Not Only A Humanitarian Cause

dsc05939By Rhea D’Souza

“The UN Convention on the Rights of Persons with Disabilities highlights the importance of accessibility to the cultural environment, which cinema is a part of, and calls for “universal design” to accomplish that goal. It’s not only a humanitarian cause, but also makes commercial sense. Audiences will increase when films become more accessible, says Moe Chiba, Section Chief & Programme specialist for Culture at UNESCO, who curated the IFFI 2016 Seminar on Making Cinema Accessible for “Differently-Abled Citizens.”
IFFI 2016 was the first time visually impaired delegates could experience cinema, through audio-descriptive (AD) films. “Audio-description is an old concept” explained Narendra Joshi, pioneer and expert in the field of audio described movies for the visually challenged in India. He used a clip from ‘Dhanak (2015)’, one of the three AD movies screened at this IFFI, to explain how descriptions of scenes between dialogues are used. He said, “while making a film we have the visuals and the background score, which consists of the music and the dialogues. In between the dialogues there are gaps which vary in time and this is where the supporting audio-description will fit. A good audio-description needs to be simple, specific, brief, clearly pronounced in the first person present form and match the energy of the visuals on screen.”

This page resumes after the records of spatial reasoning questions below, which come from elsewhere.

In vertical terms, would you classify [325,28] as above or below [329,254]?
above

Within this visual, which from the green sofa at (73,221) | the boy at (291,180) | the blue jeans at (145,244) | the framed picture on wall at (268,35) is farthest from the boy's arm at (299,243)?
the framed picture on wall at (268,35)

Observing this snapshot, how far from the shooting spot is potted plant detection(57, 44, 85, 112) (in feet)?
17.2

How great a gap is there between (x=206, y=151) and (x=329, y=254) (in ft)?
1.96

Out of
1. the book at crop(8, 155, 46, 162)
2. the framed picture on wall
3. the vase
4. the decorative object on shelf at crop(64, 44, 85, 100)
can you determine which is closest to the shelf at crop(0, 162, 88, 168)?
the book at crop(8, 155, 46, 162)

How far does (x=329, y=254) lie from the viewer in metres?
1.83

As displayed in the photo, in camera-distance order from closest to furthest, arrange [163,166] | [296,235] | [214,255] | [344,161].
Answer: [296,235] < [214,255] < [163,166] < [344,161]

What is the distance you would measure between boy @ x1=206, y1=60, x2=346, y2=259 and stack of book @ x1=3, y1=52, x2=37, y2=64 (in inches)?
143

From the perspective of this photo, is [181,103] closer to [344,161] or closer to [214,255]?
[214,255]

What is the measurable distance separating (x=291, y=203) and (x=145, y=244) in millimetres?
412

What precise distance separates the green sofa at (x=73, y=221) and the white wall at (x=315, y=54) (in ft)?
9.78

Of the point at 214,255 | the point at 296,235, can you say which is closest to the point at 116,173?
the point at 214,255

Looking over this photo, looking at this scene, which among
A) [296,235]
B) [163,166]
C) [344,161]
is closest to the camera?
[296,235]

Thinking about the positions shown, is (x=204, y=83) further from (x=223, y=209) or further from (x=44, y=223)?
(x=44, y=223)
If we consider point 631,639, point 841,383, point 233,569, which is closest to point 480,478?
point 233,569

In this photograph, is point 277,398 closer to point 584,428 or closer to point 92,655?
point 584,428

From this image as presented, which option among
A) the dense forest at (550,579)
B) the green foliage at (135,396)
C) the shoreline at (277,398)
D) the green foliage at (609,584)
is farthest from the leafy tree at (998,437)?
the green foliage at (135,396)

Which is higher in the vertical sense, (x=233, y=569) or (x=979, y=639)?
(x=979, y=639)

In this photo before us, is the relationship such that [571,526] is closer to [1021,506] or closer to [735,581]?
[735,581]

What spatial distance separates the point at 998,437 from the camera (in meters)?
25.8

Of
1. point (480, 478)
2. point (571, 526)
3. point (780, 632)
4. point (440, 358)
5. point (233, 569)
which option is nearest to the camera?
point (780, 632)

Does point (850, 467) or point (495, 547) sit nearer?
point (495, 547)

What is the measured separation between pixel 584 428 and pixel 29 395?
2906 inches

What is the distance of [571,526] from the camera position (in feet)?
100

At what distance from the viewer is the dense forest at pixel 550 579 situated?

“We are currently in the ‘awareness phase’ ” said Dipendra Manocha, founder of the ‘Saksham Trust’ N.G.O. which aims at helping persons with blindness and multiple disabilities. “While many countries do adopt a mandatory audio-description policy, we here in India need to move with technology and create various accessible film aids like selective transmission of the audio-description through separate headphones, or by the remote control on a T.V. set.” Film director Sharada Ramanathan said, “we need to be 100% inclusive and work on alternative narratives for our scripts. More directors, producers and movie officials need to have this kind of exposure.”